Veterans Field brings community together for Anglers' season opener

Chatham's players finished preparing the infield themselves ahead of their season opener. Hayden Durke used a rake to freshen the dirt around home plate while Magnus Ellerts polished the third-base line with a new layer of chalk. An hour before first pitch, the visiting Cotuit players spilled out of a small yellow school bus just outside Veterans Field.

This is all part of the Cape Cod Baseball League's charm.

Young bat boys stood dressed in full uniform in both dugouts. The Chatham Fire Department raised an American flag for the national anthem. Fans gathered on the angled hill in front of a flagpole and lawn chairs surrounded the field.

Fans often show up early to place chairs and mark their seats for upcoming games. For those who arrive early enough, they can get any seat they'd like.

Crayton Nickerson took no chances; he placed his set of chairs behind the home plate bleachers six days before the first game.

'I brought my three chairs, set them up ' put a garbage bag over them so the rain wouldn't bother them and I put a little lock on them,' Nickerson said. 'I call it staking my claim.'

Nickerson said he began following the CCBL in 1970, when he and a player worked together at a store. Fifty-two years later, despite Chatham's 5-0 loss to Cotuit, Nickerson said his decision to put his chairs out early was worth it. He plans to keep his chairs in the same spot for the entire season, locking them up after each home game.

Marylou Macaluso didn't beat Nickerson ' she put her chair out at 9:30 a.m. Sunday ' but she still secured a front-row seat behind the plate.

Macaluso started coming to cape league games around 1996. She said she used to always come see the Anglers play when she was in Cape Cod. It's much easier for her to be a fan now; she lives in Chatham permanently and can see Veterans Field from her home.

'It's the boys of summer,' Macaluso said.

Macaluso has experienced the intersection between the backyard-baseball feel of a cape league game and what's truly at stake for the players. She recalled one particular game, when a major league scout sitting nearby got her attention to show her his radar gun. It lit up with two zeros, clocking the previous pitch at 100 mph.
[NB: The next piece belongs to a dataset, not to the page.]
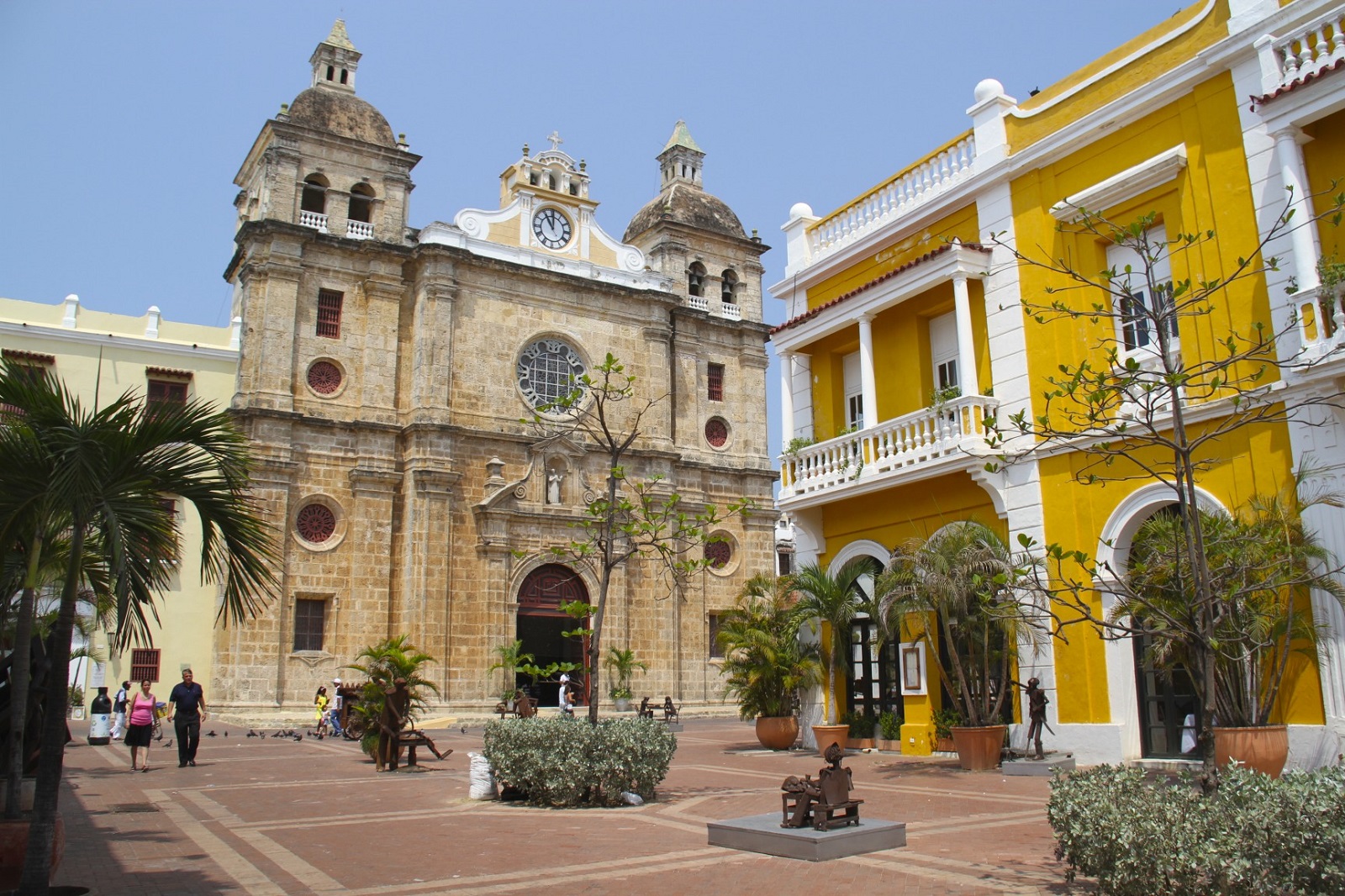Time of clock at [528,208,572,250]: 11:00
While the games attract locals, they also have a national draw. Matt Willey and his son, Daniel, came to Cape Cod on vacation from their home in Illinois. One of the primary reasons for their visit was to see the CCBL's Opening Day.

'I knew about the Cape Cod league growing up as a kid back in the 70s, early 80s, but never came to a game,' Matt said. 'It's kinda the myth and the legend, and all of the sudden we had an opportunity to come see one, and I was like, 'We gotta come watch.''

Chatham and Cotuit's game Sunday marked Daniel's first cape league experience. He was one of the lucky fans who left Veterans Field with a foul ball that night.

'It's not just about the game, it's the atmosphere,' Matt said. 'It's created for community.'

That sense of community is not lost on the players, who come from around the country to play in what many consider to be the nation's top collegiate summer baseball league.

'I get to talk to people out in center field, and people that come from all over, they ask for balls and stuff,' Chatham's Caden Grice said. 'Anything I can do just to make someone's day. I mean, we were once that kid.'

Perhaps some of the kids who requested baseballs from Grice will don an Anglers jersey and dish out souvenirs themselves in the future. Right now, kids, adults and players alike have experienced the first of many mystical nights of summer baseball in Cape Cod.